**PROBLEM**
Rewrite every one of the rows below as a numbered list, omitting all blank lines.

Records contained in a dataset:
################
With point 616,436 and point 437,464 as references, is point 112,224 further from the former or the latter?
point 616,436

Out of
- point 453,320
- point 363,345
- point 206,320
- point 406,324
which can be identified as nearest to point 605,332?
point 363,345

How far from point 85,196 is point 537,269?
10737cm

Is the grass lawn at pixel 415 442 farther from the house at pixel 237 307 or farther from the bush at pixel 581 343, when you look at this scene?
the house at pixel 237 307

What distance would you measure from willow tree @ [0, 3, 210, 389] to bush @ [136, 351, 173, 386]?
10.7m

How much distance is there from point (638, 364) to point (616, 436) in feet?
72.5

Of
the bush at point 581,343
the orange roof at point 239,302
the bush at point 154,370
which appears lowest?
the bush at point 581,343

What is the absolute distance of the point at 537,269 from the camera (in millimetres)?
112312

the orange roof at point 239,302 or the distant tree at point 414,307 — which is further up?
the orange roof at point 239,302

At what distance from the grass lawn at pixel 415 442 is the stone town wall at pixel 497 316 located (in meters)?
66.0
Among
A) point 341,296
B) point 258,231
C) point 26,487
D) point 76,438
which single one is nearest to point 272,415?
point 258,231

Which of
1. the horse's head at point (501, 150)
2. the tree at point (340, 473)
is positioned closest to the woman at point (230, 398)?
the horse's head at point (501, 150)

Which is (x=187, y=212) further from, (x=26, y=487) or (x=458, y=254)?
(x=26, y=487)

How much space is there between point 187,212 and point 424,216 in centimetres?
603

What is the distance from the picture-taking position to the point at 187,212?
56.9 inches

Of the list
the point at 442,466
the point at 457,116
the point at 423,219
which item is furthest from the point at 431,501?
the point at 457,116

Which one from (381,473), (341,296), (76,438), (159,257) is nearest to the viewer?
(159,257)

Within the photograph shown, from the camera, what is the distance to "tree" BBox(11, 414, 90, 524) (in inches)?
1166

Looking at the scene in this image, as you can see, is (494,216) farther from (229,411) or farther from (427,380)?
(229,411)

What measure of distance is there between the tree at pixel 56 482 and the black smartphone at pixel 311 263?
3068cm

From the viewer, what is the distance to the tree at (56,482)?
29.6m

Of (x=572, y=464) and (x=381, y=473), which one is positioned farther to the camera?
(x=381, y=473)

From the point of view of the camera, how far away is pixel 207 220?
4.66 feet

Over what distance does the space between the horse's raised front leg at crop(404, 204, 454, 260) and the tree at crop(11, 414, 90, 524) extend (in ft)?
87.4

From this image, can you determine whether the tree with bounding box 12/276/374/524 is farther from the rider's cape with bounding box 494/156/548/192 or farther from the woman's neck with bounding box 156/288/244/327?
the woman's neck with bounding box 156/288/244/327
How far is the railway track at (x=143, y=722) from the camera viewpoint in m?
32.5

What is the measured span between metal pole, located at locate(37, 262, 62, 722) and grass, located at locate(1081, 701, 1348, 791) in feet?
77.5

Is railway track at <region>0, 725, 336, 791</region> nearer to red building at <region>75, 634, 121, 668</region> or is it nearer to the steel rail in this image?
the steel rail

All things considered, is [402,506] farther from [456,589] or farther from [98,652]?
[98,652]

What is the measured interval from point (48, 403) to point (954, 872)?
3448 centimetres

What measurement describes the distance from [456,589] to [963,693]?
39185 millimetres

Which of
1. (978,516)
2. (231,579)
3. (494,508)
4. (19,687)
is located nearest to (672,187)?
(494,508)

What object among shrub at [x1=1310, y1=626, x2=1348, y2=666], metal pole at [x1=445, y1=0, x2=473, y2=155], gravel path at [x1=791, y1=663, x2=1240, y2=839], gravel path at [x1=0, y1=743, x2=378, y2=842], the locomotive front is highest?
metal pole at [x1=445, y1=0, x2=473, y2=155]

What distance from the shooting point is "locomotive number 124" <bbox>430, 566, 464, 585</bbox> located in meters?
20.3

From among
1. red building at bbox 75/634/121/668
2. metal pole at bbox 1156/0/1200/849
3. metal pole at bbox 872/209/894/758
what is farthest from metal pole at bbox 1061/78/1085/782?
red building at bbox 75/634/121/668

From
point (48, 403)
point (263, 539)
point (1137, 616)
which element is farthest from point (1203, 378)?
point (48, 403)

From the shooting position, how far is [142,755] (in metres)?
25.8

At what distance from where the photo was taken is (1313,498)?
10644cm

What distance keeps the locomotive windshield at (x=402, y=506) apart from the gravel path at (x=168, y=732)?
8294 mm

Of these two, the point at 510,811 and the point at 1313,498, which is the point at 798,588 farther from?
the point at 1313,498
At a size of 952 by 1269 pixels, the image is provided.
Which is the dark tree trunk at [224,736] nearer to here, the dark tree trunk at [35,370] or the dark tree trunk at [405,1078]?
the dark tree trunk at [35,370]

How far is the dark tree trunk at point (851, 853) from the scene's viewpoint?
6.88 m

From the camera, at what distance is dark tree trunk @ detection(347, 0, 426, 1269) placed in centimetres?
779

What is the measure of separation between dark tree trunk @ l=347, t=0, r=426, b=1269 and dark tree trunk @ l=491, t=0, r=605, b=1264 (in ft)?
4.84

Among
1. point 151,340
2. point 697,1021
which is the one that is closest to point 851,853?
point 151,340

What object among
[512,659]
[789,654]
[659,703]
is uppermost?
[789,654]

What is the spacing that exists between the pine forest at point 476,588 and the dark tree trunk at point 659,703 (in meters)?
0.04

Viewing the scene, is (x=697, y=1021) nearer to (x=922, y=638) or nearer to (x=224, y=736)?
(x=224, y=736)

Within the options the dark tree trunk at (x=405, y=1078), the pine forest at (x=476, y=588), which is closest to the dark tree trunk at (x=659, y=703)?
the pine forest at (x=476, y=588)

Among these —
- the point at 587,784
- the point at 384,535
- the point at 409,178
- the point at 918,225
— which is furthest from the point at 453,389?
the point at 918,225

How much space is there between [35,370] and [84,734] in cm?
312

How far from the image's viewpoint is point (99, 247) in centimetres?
################
**ANSWER TO THIS TASK**
1. With point 616,436 and point 437,464 as references, is point 112,224 further from the former or the latter?
2. point 616,436
3. Out of
4. - point 453,320
5. - point 363,345
6. - point 206,320
7. - point 406,324
8. which can be identified as nearest to point 605,332?
9. point 363,345
10. How far from point 85,196 is point 537,269?
11. 10737cm
12. Is the grass lawn at pixel 415 442 farther from the house at pixel 237 307 or farther from the bush at pixel 581 343, when you look at this scene?
13. the house at pixel 237 307
14. What distance would you measure from willow tree @ [0, 3, 210, 389] to bush @ [136, 351, 173, 386]?
15. 10.7m
16. How much distance is there from point (638, 364) to point (616, 436) in feet?
17. 72.5
18. Of
19. the bush at point 581,343
20. the orange roof at point 239,302
21. the bush at point 154,370
22. which appears lowest?
23. the bush at point 581,343
24. What is the absolute distance of the point at 537,269 from the camera (in millimetres)?
25. 112312
26. the orange roof at point 239,302 or the distant tree at point 414,307 — which is further up?
27. the orange roof at point 239,302
28. At what distance from the grass lawn at pixel 415 442 is the stone town wall at pixel 497 316 located (in meters)?
29. 66.0
30. Among
31. A) point 341,296
32. B) point 258,231
33. C) point 26,487
34. D) point 76,438
35. which single one is nearest to point 272,415?
36. point 258,231
37. Which of
38. 1. the horse's head at point (501, 150)
39. 2. the tree at point (340, 473)
40. is positioned closest to the woman at point (230, 398)?
41. the horse's head at point (501, 150)
42. Which is (x=187, y=212) further from, (x=26, y=487) or (x=458, y=254)?
43. (x=26, y=487)
44. How much space is there between point 187,212 and point 424,216 in centimetres?
45. 603
46. What is the distance from the picture-taking position to the point at 187,212?
47. 56.9 inches
48. Of the list
49. the point at 442,466
50. the point at 457,116
51. the point at 423,219
52. which item is furthest from the point at 431,501?
53. the point at 457,116
54. Which one from (381,473), (341,296), (76,438), (159,257) is nearest to the viewer?
55. (159,257)
56. Within the photograph shown, from the camera, what is the distance to "tree" BBox(11, 414, 90, 524) (in inches)?
57. 1166
58. Looking at the scene in this image, as you can see, is (494,216) farther from (229,411) or farther from (427,380)?
59. (229,411)
60. What measure of distance is there between the tree at pixel 56 482 and the black smartphone at pixel 311 263?
61. 3068cm
62. From the viewer, what is the distance to the tree at (56,482)?
63. 29.6m
64. Of (x=572, y=464) and (x=381, y=473), which one is positioned farther to the camera?
65. (x=381, y=473)
66. From the point of view of the camera, how far away is pixel 207 220?
67. 4.66 feet
68. Over what distance does the space between the horse's raised front leg at crop(404, 204, 454, 260) and the tree at crop(11, 414, 90, 524) extend (in ft)?
69. 87.4
70. From this image, can you determine whether the tree with bounding box 12/276/374/524 is farther from the rider's cape with bounding box 494/156/548/192 or farther from the woman's neck with bounding box 156/288/244/327?
71. the woman's neck with bounding box 156/288/244/327
72. How far is the railway track at (x=143, y=722) from the camera viewpoint in m?
73. 32.5
74. What is the measured span between metal pole, located at locate(37, 262, 62, 722) and grass, located at locate(1081, 701, 1348, 791) in feet?
75. 77.5
76. Is railway track at <region>0, 725, 336, 791</region> nearer to red building at <region>75, 634, 121, 668</region> or is it nearer to the steel rail in this image?
77. the steel rail
78. All things considered, is [402,506] farther from [456,589] or farther from [98,652]?
79. [98,652]
80. What is the measured interval from point (48, 403) to point (954, 872)?
81. 3448 centimetres
82. What measurement describes the distance from [456,589] to [963,693]?
83. 39185 millimetres
84. Which of
85. 1. (978,516)
86. 2. (231,579)
87. 3. (494,508)
88. 4. (19,687)
89. is located nearest to (672,187)?
90. (494,508)
91. What object among shrub at [x1=1310, y1=626, x2=1348, y2=666], metal pole at [x1=445, y1=0, x2=473, y2=155], gravel path at [x1=791, y1=663, x2=1240, y2=839], gravel path at [x1=0, y1=743, x2=378, y2=842], the locomotive front is highest?
92. metal pole at [x1=445, y1=0, x2=473, y2=155]
93. What distance from the shooting point is "locomotive number 124" <bbox>430, 566, 464, 585</bbox> located in meters?
94. 20.3
95. From among
96. 1. red building at bbox 75/634/121/668
97. 2. metal pole at bbox 1156/0/1200/849
98. 3. metal pole at bbox 872/209/894/758
99. what is farthest from metal pole at bbox 1061/78/1085/782?
100. red building at bbox 75/634/121/668
101. From
102. point (48, 403)
103. point (263, 539)
104. point (1137, 616)
105. which element is farthest from point (1203, 378)?
106. point (48, 403)
107. From the shooting position, how far is [142,755] (in metres)?
108. 25.8
109. At what distance from where the photo was taken is (1313,498)?
110. 10644cm
111. What distance keeps the locomotive windshield at (x=402, y=506) apart from the gravel path at (x=168, y=732)?
112. 8294 mm
113. Of these two, the point at 510,811 and the point at 1313,498, which is the point at 798,588 farther from?
114. the point at 1313,498
115. At a size of 952 by 1269 pixels, the image is provided.
116. Which is the dark tree trunk at [224,736] nearer to here, the dark tree trunk at [35,370] or the dark tree trunk at [405,1078]?
117. the dark tree trunk at [35,370]
118. How far is the dark tree trunk at point (851, 853) from the scene's viewpoint?
119. 6.88 m
120. From the camera, at what distance is dark tree trunk @ detection(347, 0, 426, 1269) placed in centimetres?
121. 779
122. What is the measure of separation between dark tree trunk @ l=347, t=0, r=426, b=1269 and dark tree trunk @ l=491, t=0, r=605, b=1264 (in ft)?
123. 4.84
124. Among
125. 1. point 151,340
126. 2. point 697,1021
127. which is the one that is closest to point 851,853?
128. point 151,340
129. What object among
130. [512,659]
131. [789,654]
132. [659,703]
133. is uppermost?
134. [789,654]
135. What is the spacing that exists between the pine forest at point 476,588 and the dark tree trunk at point 659,703 (in meters)?
136. 0.04
137. Viewing the scene, is (x=697, y=1021) nearer to (x=922, y=638) or nearer to (x=224, y=736)?
138. (x=224, y=736)
139. Within the options the dark tree trunk at (x=405, y=1078), the pine forest at (x=476, y=588), which is closest to the dark tree trunk at (x=659, y=703)?
140. the pine forest at (x=476, y=588)
141. Among these —
142. - the point at 587,784
143. - the point at 384,535
144. - the point at 409,178
145. - the point at 918,225
146. — which is furthest from the point at 453,389?
147. the point at 918,225
148. How much space is there between [35,370] and [84,734] in cm?
149. 312
150. How far from the image's viewpoint is point (99, 247) in centimetres?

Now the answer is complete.